== ISTRUZIONI DA SEGUIRE ==
Modifica la discussione sui nomi generici trascrivendo il passo che comincia con le parole "Mi basavo su" e termina dopo "in questo senso.". Nel passo sostituisci "placeholder" con "segnaposto".

# coso, aggeggio, come-si-chiama: c'è un nome per definirli?



## Kraus

Ciao! Ho scoperto che in francese parole imprecise come "coso, aggeggio, arnese, ecc." sono chiamate pantonymes, ma in italiano "pantonimi" non si usa. Esiste un nome tecnico o "ufficiale" che le definisce?

Grazie fin d'ora per il vostro aiuto


----------



## Nunou

Se esiste un termine esatto io non lo conosco. L'unica parola che mi viene in mente è  "approssimazioni" .


----------



## Faess

_i nomi sostitutivi?
o, semplicemente, i sostitutivi?_


----------



## Nunou

Forse...ma penso che ci sia una leggera differenza. Un sostitutivo si riferisce piuttosto al "lapsus", al dire una cosa per un'altra....


----------



## marco.cur

Nomi universali, generici, indefiniti?


----------



## Faess

Nunou said:


> Forse...ma penso che ci sia una leggera differenza. Un sostitutivo si riferisce piuttosto al "lapsus", al dire una cosa per un'altra....



Mi basavo su quanto narrato in quest'articolo
http://sicapisce.wordpress.com/2009/09/02/mi-coseresti-per-favore-il-coso/
senza sapere se fosse giusto o meno.


----------



## Nunou

Faess, credo che nell'articolo abbiano tradotto il termine inglese (placeholder) con cui in effetti si traduce pantonymes. Qui sul forum, il dizionario inglese-italiano per placeholder, tra le varie traduzioni, mi da "sostituto" e poi variabile metasintattica (simbolo) per il campo informatico. Forse "simbolismi" può essere usato anche per pantonymes....non so... non sono un'esperta in materia di linguistica per cui non posso affermare con certezza quello che dico. Ad ogni modo, nell'articolo il termine è stato interpretato come "prendere il posto di" quindi sostituire...se lo hanno fatto si vede che il termine si può sicuramente usare anche in questo senso.

== DATI ESTRATTI ==

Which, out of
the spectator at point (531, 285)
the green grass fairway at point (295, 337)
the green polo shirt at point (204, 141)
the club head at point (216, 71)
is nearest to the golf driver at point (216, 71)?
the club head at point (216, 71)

---

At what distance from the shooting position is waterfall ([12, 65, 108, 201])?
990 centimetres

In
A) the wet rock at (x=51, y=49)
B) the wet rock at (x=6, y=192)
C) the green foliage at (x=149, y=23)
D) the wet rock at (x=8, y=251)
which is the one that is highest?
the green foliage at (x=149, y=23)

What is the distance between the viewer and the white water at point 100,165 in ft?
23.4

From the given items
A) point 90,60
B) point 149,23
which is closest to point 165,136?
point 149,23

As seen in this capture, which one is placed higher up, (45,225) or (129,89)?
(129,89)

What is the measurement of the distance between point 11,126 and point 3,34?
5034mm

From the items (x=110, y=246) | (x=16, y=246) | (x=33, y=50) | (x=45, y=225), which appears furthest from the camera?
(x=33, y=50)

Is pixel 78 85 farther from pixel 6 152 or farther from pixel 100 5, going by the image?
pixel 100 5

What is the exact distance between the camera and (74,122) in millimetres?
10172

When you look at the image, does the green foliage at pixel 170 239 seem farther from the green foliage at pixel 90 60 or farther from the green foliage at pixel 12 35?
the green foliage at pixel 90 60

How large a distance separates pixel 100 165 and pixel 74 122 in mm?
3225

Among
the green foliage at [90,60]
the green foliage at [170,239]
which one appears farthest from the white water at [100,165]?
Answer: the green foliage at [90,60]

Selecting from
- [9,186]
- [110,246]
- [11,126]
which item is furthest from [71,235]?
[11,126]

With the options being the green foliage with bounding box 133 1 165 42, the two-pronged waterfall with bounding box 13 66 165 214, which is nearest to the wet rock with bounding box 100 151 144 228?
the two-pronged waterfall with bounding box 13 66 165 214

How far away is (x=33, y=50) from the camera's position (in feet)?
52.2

== COMPITO SVOLTO ==
Mi basavo su quanto narrato in quest'articolo
http://sicapisce.wordpress.com/2009/09/02/mi-coseresti-per-favore-il-coso/
senza sapere se fosse giusto o meno.


----------



## Nunou

Faess, credo che nell'articolo abbiano tradotto il termine inglese (segnaposto) con cui in effetti si traduce pantonymes. Qui sul forum, il dizionario inglese-italiano per segnaposto, tra le varie traduzioni, mi da "sostituto" e poi variabile metasintattica (simbolo) per il campo informatico. Forse "simbolismi" può essere usato anche per pantonymes....non so... non sono un'esperta in materia di linguistica per cui non posso affermare con certezza quello che dico. Ad ogni modo, nell'articolo il termine è stato interpretato come "prendere il posto di" quindi sostituire...se lo hanno fatto si vede che il termine si può sicuramente usare anche in questo senso.